Every palatal expander is custom-made for each person. It fits over a few top teeth in the back of the mouth and sits in the roof of the mouth. Once in place, it is cemented or bonded to a few upper teeth, which means the expander is not removable. The device has two sides connected in the middle by a tiny jack-screw that is turned once or twice a day using a special key (as directed by your orthodontist). This gentle pressure outward over time causes the two bones of the palate to move apart. Once the palate is the correct width, the expander will remain in place to allow the bone to form at the gap and secure the expansion, typically 3-6 months.
How Long Would I Wear a Palatal Expander?
On average, patients wear a palatal expander between 9 to 12 months, although it varies for each person depending on how much correction is needed. Separating the palate happens relatively quickly, but it takes several months for the new bone to form.
Will a Palatal Expander Prevent Braces?
Having a palatal expander won’t necessarily alleviate the need for braces. Some people only need braces because of a crossbite or because of overcrowding, and an expander may help fix those problems. However, a child may still need braces to correct other problems that occur.
Does a Palatal Expander Hurt?
A child often feels discomfort or pressure, especially after turning the screw to widen the expander (a millimeter or two at a time). This pain usually goes away with a few minutes, and the discomfort can be controlled with an over-the-counter pain reliever.
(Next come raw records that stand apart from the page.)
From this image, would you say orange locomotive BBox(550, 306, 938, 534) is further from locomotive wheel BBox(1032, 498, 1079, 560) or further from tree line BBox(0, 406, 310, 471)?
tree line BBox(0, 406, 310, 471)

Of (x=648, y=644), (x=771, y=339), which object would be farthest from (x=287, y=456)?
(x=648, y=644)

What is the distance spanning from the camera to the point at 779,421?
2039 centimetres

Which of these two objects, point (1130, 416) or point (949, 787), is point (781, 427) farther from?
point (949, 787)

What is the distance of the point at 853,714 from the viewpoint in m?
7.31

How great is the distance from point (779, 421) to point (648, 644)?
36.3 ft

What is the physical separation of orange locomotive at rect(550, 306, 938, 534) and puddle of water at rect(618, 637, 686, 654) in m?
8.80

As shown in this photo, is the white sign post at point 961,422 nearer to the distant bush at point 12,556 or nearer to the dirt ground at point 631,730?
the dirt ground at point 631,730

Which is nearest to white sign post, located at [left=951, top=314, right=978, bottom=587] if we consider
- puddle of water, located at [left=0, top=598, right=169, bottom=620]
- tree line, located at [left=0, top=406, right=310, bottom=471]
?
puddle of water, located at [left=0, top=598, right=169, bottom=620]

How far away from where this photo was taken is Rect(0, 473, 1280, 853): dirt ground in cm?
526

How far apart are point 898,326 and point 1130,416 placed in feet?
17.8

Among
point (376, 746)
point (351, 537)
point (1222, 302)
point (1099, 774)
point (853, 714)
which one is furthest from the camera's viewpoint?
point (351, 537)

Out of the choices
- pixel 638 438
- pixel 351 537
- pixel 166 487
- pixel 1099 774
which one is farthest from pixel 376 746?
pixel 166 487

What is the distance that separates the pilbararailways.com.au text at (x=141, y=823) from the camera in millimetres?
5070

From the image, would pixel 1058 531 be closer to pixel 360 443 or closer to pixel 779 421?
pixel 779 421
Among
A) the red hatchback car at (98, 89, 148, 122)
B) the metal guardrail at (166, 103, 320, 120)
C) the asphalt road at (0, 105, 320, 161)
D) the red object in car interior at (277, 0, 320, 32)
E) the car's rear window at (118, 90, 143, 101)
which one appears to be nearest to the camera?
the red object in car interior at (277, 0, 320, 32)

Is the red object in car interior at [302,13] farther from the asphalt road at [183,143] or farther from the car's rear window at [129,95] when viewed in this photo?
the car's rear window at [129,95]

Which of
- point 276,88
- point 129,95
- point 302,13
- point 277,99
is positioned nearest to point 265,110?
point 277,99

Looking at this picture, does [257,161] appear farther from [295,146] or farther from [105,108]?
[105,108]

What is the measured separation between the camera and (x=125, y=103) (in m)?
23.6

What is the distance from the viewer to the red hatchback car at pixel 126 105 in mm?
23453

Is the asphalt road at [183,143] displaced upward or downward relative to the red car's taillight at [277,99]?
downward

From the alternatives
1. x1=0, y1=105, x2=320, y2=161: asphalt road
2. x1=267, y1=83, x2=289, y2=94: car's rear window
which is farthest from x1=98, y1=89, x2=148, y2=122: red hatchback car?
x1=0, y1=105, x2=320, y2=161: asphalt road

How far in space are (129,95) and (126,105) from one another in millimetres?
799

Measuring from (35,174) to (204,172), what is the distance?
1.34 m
In addition to pain or pressure, your child might experience the following:
- Tongue discomfort
- Temporary difficulty speaking
- Temporary difficulty chewing and/or swallowing
- A build-up of food debris between the roof of the mouth and expander
- Increased saliva
In addition, a gap may form between your child’s front teeth, but this is intentional. The palate is widening to allow space for the permanent teeth to come in normally.
How Do I Take Care of My Palatal Expander?
Your child will need to brush their palatal expander several times a day, including mealtimes if possible. They will need to clear out any debris by squirting the expander with a syringe or water pik.
Because certain foods can loosen or damage, bend, or dislodge a palatal expander, your child will need to avoid hard or crunchy foods (like nuts), sticky foods, and candy. They also need to avoid chewing ice and objects like pencils. If the expander does become loose, you should push it back into place and call our office to make an emergency appointment as soon as possible.